The Karthik Nagar Nerkundram GST Revocation workflow is documented end-to-end: WhatsApp document intake, a working file, qualified review, and a filed acknowledgement back to you. We keep a repeatable GST Revocation checklist for Karthik Nagar Nerkundram so nothing in the cycle is improvised or missed. Document intake for Karthik Nagar Nerkundram clients runs over WhatsApp, so there is no office visit and no paper shuffle for a GST Revocation engagement. A Karthik Nagar Nerkundram client sees the same GST Revocation cadence each cycle: intake, reconciliation, review, filing, acknowledgement.

Group companies spread across Karthik Nagar Nerkundram and Defence Colony Nerkundram consolidate their GST Revocation under one engagement with us. From the same Karthik Nagar Nerkundram team we also serve Defence Colony Nerkundram and other nearby localities without re-onboarding clients. Serving Karthik Nagar Nerkundram and Defence Colony Nerkundram from one team keeps GST Revocation turnaround identical across the cluster. Proximity to Defence Colony Nerkundram means a Karthik Nagar Nerkundram engagement can extend across the locality cluster with no change in cadence.

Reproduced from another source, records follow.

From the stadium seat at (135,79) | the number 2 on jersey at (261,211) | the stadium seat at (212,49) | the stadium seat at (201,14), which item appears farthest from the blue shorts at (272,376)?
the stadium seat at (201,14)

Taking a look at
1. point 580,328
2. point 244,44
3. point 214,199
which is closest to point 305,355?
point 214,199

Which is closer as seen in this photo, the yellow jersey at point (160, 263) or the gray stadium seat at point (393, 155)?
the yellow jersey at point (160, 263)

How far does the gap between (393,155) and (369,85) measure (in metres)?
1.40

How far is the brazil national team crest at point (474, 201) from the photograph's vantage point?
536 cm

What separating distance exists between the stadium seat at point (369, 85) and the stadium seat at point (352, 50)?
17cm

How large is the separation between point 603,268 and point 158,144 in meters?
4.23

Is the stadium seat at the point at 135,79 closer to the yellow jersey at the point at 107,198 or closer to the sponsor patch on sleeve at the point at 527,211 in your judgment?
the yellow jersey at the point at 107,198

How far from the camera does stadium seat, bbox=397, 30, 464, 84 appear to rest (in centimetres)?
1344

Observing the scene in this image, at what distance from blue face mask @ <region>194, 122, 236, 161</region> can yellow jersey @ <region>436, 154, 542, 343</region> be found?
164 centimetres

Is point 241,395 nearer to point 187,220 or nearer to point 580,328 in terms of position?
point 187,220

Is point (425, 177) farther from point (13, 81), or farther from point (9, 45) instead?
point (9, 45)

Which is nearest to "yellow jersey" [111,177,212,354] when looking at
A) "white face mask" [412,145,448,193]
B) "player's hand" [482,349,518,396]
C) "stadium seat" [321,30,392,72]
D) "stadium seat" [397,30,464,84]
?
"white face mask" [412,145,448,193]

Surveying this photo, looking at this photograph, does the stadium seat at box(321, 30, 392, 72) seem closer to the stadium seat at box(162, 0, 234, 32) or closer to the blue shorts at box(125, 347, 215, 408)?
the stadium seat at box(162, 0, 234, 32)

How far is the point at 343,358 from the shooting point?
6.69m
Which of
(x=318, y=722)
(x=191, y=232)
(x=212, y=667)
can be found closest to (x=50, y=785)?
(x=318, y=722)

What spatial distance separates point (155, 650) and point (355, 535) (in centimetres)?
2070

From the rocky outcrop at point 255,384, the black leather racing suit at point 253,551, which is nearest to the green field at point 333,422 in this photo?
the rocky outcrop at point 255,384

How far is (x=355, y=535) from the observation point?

Each engagement in Karthik Nagar Nerkundram adds to a record of what the Chennai North jurisdiction expects, sharpening the next GST Revocation file. Because we work repeatedly across Karthik Nagar Nerkundram, we can benchmark a new client's GST Revocation position against the locality norm. Sector signals in Karthik Nagar Nerkundram — seasonal small trade swings and peak-period volumes — shape how we schedule GST Revocation work. The GST Revocation mistakes we see most in Karthik Nagar Nerkundram are avoidable with disciplined intake, which our checklist enforces.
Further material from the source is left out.